--- begin PROVIDED RECORDS ---
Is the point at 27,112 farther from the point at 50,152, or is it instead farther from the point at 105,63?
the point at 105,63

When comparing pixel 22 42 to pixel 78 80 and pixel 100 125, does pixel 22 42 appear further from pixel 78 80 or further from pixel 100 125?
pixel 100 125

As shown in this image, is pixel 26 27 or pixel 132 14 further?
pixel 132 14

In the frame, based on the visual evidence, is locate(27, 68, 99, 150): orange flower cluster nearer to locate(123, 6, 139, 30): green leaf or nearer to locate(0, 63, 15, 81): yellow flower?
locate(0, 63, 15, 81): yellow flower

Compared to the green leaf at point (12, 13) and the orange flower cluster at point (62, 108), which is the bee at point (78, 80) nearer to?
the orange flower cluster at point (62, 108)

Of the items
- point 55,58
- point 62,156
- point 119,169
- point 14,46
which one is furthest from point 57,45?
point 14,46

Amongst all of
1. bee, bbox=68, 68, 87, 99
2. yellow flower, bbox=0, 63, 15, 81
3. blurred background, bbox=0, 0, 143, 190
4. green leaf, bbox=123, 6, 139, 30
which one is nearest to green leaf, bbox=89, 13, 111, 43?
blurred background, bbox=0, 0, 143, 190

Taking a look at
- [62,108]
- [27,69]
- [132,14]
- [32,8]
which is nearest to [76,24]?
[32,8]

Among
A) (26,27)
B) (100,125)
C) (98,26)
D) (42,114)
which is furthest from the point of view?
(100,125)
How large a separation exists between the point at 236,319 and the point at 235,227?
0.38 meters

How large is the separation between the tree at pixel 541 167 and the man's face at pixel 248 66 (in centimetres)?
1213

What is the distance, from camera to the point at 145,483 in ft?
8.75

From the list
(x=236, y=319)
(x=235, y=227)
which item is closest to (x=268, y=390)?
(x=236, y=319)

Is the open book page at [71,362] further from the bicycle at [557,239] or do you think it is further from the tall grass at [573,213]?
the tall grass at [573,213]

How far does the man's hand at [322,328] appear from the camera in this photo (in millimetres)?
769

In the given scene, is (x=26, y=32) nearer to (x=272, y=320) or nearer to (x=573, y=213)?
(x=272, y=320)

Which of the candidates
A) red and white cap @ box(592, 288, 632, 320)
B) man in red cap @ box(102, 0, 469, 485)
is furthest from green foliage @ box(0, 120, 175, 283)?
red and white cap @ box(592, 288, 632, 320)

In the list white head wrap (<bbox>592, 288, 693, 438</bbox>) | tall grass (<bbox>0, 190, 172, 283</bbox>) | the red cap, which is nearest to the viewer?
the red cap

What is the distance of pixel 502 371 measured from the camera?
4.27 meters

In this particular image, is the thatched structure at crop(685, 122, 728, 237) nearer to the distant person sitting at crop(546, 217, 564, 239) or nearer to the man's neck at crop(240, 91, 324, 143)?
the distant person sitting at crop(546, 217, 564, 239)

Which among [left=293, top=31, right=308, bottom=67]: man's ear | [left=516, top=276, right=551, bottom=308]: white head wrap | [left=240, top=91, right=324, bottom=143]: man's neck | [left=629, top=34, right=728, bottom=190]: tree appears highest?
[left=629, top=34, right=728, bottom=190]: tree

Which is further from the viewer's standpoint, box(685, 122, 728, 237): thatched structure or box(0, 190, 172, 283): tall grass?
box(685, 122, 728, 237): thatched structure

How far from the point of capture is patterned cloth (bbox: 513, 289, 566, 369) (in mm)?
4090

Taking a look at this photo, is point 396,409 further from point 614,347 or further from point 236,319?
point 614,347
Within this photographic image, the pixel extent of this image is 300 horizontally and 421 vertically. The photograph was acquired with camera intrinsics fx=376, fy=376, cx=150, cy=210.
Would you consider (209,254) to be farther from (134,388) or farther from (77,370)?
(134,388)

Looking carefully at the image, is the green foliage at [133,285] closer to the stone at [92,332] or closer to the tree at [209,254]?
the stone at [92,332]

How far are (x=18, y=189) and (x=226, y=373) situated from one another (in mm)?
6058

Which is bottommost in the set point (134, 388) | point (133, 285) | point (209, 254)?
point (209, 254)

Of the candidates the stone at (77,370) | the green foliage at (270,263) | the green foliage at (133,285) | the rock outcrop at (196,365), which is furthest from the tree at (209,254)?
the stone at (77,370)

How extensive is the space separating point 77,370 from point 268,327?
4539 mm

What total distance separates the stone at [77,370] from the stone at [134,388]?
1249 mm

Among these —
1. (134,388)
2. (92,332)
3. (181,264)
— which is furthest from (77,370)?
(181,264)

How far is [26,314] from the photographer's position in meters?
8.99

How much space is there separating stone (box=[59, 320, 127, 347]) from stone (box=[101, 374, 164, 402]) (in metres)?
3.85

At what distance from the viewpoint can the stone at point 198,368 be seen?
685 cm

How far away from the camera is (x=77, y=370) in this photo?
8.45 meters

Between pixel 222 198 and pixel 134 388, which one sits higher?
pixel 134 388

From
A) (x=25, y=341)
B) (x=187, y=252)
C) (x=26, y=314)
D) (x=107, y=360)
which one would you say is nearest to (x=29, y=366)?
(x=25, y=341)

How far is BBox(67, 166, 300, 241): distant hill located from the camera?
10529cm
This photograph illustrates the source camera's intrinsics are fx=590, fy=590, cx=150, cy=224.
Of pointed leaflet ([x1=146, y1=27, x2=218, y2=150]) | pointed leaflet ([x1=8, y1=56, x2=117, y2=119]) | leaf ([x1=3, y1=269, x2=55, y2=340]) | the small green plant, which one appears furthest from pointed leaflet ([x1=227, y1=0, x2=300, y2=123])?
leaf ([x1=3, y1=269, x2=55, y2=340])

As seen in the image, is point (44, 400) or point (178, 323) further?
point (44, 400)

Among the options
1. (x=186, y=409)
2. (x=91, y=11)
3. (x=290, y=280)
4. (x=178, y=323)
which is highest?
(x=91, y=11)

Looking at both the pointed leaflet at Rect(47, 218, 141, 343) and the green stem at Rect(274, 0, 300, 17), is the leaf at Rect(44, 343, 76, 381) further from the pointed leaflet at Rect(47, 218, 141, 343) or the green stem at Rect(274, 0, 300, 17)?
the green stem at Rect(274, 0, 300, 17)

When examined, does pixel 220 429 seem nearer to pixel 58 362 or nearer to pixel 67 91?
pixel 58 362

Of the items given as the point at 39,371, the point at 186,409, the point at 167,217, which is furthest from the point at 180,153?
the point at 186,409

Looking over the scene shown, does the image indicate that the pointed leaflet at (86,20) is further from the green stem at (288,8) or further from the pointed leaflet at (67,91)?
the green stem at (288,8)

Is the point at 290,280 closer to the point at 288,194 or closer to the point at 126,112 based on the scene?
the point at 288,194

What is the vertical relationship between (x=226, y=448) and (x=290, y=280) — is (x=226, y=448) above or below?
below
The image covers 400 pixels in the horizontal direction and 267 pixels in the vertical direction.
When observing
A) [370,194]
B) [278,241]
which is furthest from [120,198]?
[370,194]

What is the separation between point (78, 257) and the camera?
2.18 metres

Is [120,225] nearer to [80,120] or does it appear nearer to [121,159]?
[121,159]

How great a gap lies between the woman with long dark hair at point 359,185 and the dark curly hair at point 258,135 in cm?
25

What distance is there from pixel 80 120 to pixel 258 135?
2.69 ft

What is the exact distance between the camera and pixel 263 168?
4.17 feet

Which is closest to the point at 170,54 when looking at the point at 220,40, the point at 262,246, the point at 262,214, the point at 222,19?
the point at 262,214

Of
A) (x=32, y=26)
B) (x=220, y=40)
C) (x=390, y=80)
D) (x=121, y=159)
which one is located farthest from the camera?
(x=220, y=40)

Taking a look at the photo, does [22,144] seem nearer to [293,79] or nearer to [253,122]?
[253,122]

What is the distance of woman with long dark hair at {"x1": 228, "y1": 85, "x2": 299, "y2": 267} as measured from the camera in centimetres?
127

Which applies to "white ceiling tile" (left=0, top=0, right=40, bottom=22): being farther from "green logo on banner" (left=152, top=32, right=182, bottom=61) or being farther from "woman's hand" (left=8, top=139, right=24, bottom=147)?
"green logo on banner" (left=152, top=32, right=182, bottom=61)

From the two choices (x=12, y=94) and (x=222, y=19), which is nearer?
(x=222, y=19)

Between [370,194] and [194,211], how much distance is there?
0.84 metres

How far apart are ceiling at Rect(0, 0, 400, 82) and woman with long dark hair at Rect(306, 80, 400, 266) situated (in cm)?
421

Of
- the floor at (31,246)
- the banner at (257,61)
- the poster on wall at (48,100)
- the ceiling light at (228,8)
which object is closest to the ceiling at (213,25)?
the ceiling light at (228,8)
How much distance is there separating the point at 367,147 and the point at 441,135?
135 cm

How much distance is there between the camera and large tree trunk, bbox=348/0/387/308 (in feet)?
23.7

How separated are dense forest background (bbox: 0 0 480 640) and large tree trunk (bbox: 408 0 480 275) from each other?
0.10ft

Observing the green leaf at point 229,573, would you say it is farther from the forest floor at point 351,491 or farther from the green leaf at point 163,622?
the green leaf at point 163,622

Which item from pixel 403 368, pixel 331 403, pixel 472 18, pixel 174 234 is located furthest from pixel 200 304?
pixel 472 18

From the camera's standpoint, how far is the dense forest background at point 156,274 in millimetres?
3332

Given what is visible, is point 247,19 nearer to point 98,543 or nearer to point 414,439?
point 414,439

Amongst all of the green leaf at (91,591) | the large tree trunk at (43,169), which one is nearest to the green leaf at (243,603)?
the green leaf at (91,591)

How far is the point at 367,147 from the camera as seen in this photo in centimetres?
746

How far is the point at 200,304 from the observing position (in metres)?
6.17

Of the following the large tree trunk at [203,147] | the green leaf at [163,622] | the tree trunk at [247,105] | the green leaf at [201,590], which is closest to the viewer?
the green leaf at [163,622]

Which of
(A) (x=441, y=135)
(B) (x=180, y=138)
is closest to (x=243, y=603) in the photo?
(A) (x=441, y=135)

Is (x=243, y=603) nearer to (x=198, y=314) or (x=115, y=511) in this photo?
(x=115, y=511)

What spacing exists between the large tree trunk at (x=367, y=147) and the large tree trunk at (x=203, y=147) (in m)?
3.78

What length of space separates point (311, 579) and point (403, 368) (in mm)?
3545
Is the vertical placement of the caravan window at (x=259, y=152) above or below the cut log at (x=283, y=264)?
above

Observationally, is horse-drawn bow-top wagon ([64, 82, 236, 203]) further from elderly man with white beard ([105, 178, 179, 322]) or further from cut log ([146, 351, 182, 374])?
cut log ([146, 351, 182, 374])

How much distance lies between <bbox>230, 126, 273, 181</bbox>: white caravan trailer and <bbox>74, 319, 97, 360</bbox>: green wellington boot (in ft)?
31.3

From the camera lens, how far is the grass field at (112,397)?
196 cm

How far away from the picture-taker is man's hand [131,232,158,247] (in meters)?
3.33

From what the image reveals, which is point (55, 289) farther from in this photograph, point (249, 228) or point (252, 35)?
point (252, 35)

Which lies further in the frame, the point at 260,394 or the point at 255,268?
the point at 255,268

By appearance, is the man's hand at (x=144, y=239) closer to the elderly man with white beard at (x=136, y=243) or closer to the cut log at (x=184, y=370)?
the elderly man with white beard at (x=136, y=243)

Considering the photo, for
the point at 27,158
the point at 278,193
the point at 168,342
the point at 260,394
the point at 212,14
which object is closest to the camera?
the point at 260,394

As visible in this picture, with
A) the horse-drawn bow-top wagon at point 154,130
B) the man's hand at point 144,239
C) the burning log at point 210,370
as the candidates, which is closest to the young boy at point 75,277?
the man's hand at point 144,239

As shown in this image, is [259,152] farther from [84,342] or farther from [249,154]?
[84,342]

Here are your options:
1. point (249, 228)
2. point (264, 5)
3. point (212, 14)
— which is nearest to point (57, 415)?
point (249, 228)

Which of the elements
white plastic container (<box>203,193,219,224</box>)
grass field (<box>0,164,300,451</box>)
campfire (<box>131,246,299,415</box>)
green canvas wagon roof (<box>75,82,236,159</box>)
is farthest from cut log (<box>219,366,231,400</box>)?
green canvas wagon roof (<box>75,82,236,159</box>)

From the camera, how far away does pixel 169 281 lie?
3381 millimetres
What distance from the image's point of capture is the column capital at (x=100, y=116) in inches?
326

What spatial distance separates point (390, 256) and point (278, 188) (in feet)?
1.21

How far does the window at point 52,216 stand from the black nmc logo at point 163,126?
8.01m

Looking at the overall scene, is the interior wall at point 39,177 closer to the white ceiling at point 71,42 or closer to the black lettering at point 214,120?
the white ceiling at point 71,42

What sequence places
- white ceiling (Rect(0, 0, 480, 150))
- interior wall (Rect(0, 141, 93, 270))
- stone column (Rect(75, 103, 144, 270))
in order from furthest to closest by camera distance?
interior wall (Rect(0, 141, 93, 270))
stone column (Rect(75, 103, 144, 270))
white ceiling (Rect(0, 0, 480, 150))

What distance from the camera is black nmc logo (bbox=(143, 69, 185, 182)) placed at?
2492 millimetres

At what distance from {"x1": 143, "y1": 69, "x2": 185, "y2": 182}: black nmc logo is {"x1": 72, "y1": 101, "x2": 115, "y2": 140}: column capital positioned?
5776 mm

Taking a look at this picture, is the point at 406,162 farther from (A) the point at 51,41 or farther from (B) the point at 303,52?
--- end PROVIDED RECORDS ---
Repeat exactly the lines above, starting with the line that contains "From the camera, how" and ending with the last line, both included, and nothing else.

From the camera, how far away does pixel 169 281 lie?
3381 millimetres
What distance from the image's point of capture is the column capital at (x=100, y=116) in inches?
326

What spatial distance separates point (390, 256) and point (278, 188) (in feet)?
1.21

How far does the window at point 52,216 stand from the black nmc logo at point 163,126?
8.01m

Looking at the overall scene, is the interior wall at point 39,177 closer to the white ceiling at point 71,42 or closer to the black lettering at point 214,120?
the white ceiling at point 71,42

What sequence places
- white ceiling (Rect(0, 0, 480, 150))
- interior wall (Rect(0, 141, 93, 270))
- stone column (Rect(75, 103, 144, 270))
in order from furthest to closest by camera distance?
interior wall (Rect(0, 141, 93, 270))
stone column (Rect(75, 103, 144, 270))
white ceiling (Rect(0, 0, 480, 150))

What distance from the camera is black nmc logo (bbox=(143, 69, 185, 182)) placed at?
2492 millimetres

At what distance from {"x1": 143, "y1": 69, "x2": 185, "y2": 182}: black nmc logo is {"x1": 72, "y1": 101, "x2": 115, "y2": 140}: column capital positioned?
5776 mm

Taking a look at this picture, is the point at 406,162 farther from (A) the point at 51,41 or farther from (B) the point at 303,52?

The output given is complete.